Barney
Budapest airport was hidden in freezing fog. There was no one around, except for the odd soldier, gun at his hip, blank look on his face. She went through customs without being stopped. Just as well, because her suitcase was full of Irish whiskey, which the Hungarians loved, but couldn’t get their hands on, behind the Iron Curtain. Budapest was empty too, except for faded yellow trams – and the red stars on top of the government buildings. When they got on the train to go south, she could see nothing out of the window, except for fat icicles, hanging from trees. Already she loved this place. It felt so strange. It felt like home.
The actors were very friendly. None of them spoke English, but they got by with sign language. And the whiskey and pálinka and Russian champagne, soon loosened their tongues. The Kaposvár company had worked together for years. The actors’ flats were just across the road from the theatre – and they spent all their free time in the bar, playing cards, gossiping and drinking. The work they did on stage was astonishing. Every production, a hidden subversion, giving their audience a message of freedom, when open dissent was forbidden. Hungary: the happiest barracks in the Eastern Bloc. That’s what they said. But it wasn’t true.
“We can’t travel abroad”, said her friend, through an interpreter. “Except once every three years. And only if the regime approves.

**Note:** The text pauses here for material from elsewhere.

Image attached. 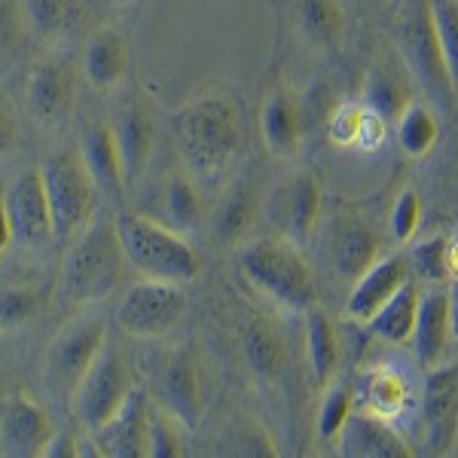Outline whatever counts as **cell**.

Once we were invited to a theatre festival in France, but the apparatchiks said no; they said the French actors were Maoist insurgents, who would only persuade us to defect.” He laughed. But it was more of a sob, really.
But she – she had privilege. A British passport. She could travel where she liked. The company kept inviting her back, to work with them. The main appeal, she knew, was her Britishness – and that suitcase, stuffed with tea bags and whiskey. The last time she went, it was summer 1989. She got really sick, and when she went home, she knew it was forever. The Berlin Wall fell four months later. The red stars were dragged from the roofs, and a new era began. Some years after that, Hungary joined the European Union. Her British passport and their Hungarian passports were joined, under a single blue flag with a circle of gold stars.
Now everything has changed again. The UK has left the European Union. Freedom of movement is over. The Hungarians can still travel where they like. But what about her? Ah, how she longs for that slow train out of Budapest now, with snow piling at the window, contraband in her case, and a sense of something beautiful and foreign and free, just ahead of her, on the country railroad track.